--- BEGIN DOCUMENT SECTION ---
[SoundStage!]For a Song
Back-Issue Article

September 2007



Democracy
by Leonard Cohen

It's coming through a hole in the air,
from those nights in Tiananmen Square.
It's coming from the feel
that this ain't exactly real,
or it's real, but it ain't exactly there.
From the wars against disorder,
from the sirens night and day,
from the fires of the homeless,
from the ashes of the gay:
Democracy is coming to the USA

It's coming through a crack in the wall;
on a visionary flood of alcohol;
from the staggering account
of the Sermon on the Mount
which I don't pretend to understand at all.
It's coming from the silence
on the dock of the bay,
from the brave, the bold, the battered
heart of Chevrolet:
Democracy is coming to the USA

It's coming from the sorrow in the street,
the holy places where the races meet;
from the homicidal bitchin'
that goes down in every kitchen
to determine who will serve and who will eat.
From the wells of disappointment
where the women kneel to pray
for the grace of God in the desert here
and the desert far away:
Democracy is coming to the USA

Sail on, sail on
O mighty Ship of State!
--- END DOCUMENT SECTION ---
--- BEGIN DATA SHOWN ---
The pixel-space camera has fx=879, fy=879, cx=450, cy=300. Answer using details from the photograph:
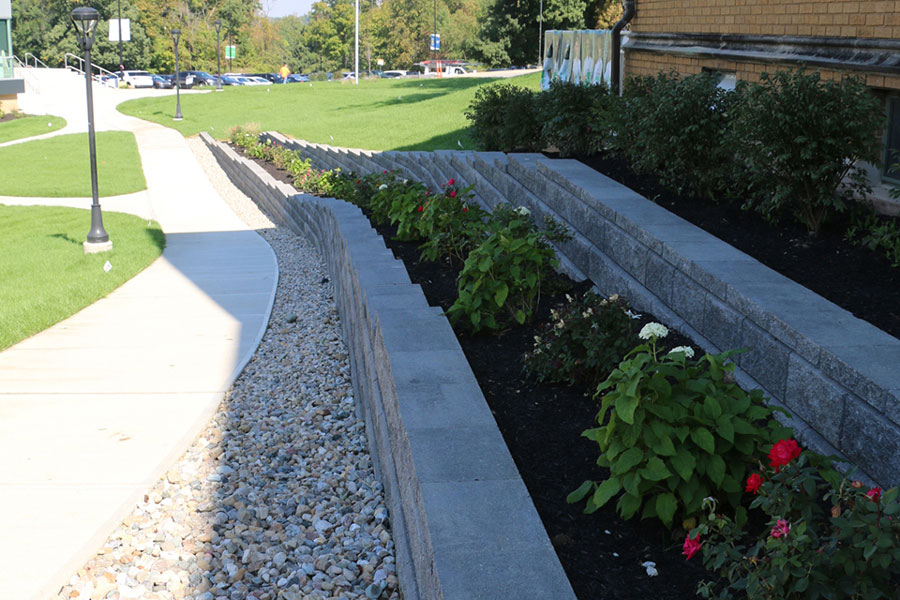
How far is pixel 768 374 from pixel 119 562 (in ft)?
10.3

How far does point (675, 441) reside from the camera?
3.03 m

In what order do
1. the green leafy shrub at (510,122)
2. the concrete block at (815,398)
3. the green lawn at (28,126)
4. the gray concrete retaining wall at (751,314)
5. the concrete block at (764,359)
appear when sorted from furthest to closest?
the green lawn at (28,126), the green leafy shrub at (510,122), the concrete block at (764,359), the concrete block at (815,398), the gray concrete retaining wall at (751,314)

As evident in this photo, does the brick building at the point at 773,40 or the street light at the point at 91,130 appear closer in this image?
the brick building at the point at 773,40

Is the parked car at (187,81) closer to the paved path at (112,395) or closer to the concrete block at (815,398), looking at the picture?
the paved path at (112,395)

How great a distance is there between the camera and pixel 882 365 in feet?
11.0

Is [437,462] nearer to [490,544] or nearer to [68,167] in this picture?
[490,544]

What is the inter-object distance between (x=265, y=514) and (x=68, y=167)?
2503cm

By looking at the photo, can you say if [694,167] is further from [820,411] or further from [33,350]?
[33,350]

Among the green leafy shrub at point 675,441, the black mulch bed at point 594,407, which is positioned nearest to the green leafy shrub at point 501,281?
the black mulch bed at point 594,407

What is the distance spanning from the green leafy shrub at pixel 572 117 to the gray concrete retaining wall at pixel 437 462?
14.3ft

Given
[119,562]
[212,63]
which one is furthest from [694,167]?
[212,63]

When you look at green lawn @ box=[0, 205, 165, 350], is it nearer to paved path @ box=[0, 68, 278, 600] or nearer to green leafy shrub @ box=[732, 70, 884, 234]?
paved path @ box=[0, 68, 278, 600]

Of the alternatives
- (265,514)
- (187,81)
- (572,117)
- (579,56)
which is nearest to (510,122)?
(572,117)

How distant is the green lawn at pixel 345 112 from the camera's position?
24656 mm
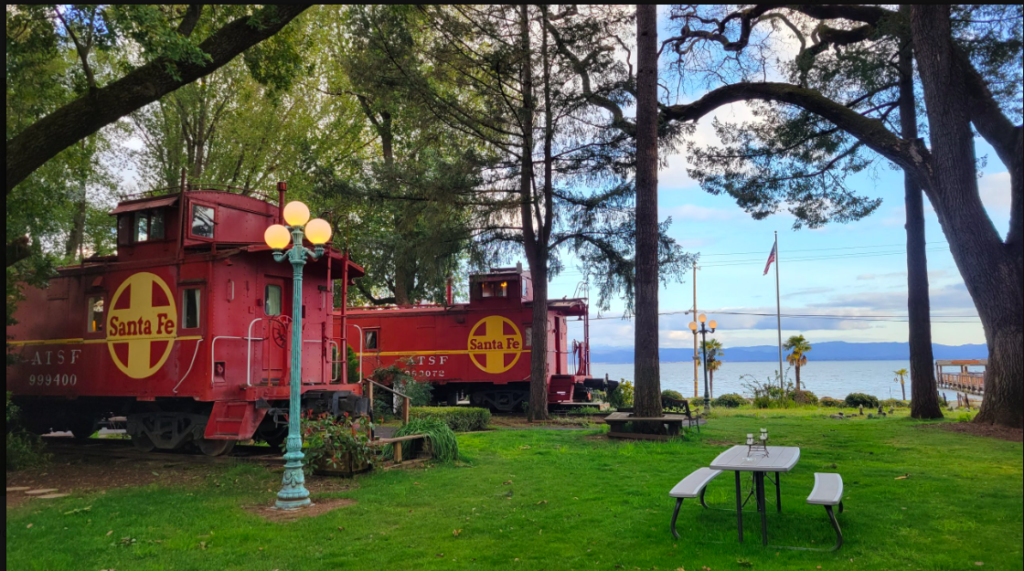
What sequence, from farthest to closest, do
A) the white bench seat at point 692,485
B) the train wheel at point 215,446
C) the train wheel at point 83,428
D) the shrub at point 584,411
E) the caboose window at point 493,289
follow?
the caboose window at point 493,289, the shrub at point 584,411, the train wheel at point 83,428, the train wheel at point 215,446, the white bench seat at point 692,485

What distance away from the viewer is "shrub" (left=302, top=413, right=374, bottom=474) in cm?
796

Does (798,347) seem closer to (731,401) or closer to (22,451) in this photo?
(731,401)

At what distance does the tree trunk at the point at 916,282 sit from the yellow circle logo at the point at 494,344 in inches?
--- END DATA SHOWN ---
_WORK TO COMPLETE_.
A. Copy the stretch of the lyrics of "Democracy" from "It's coming from the silence" through "who will eat.".
B. According to the lyrics of "Democracy," where do the women kneel to pray?
C. Pick up the lyrics of "Democracy" after the last line shown and write the lines that follow.
The rows are separate from the lyrics of "Democracy" and have no connection to them.

_RESPONSES PER TASK_.
A.
It's coming from the silence
on the dock of the bay,
from the brave, the bold, the battered
heart of Chevrolet:
Democracy is coming to the USA

It's coming from the sorrow in the street,
the holy places where the races meet;
from the homicidal bitchin'
that goes down in every kitchen
to determine who will serve and who will eat.

B. At the wells of disappointment.

C.
To the Shores of Need
Past the Reefs of Greed
Through the Squalls of Hate
Sail on, sail on, sail on, sail on.
It's coming to America first,
the cradle of the best and of the worst.
It's here they got the range
and the machinery for change
and it's here they got the spiritual thirst.
It's here the family's broken
and it's here the lonely say
that the heart has got to open
in a fundamental way:
Democracy is coming to the USA

It's coming from the women and the men.
O baby, we'll be making love again.
We'll be going down so deep
the river's going to weep,
and the mountain's going to shout Amen!
It's coming like the tidal flood
beneath the lunar sway,
imperial, mysterious,
in amorous array:
Democracy is coming to the USA

Sail on, sail on ...
I'm sentimental, if you know what I mean
I love the country but I can't stand the scene.
And I'm neither left or right
I'm just staying home tonight,
getting lost in that hopeless little screen.
But I'm stubborn as those garbage bags
that Time cannot decay,
I'm junk but I'm still holding up
this little wild bouquet:
Democracy is coming to the USA

Through a Hole in the Air: "Democracy" by Leonard Cohen

From his first LP in 1968 with the stunning "Suzanne" and others covered by well-known singers, singer-songwriter Leonard Cohen has moved listeners and wielded enormous influence. Cohen combines clarity with mystery, like Bob Dylan, Joni Mitchell, David Byrne, Lou Reed, Patti Smith, and other geniuses of song. He’s also a successful novelist and poet. No superficial popularity seeker, he’s brought melody, lyricism, depth, and sometimes-frightening precision to universal topics like love, sex, eroticism, the human soul, war, mercy, even what it’s like to be a martyr -- Joan of Arc, not a spurned teenage lover.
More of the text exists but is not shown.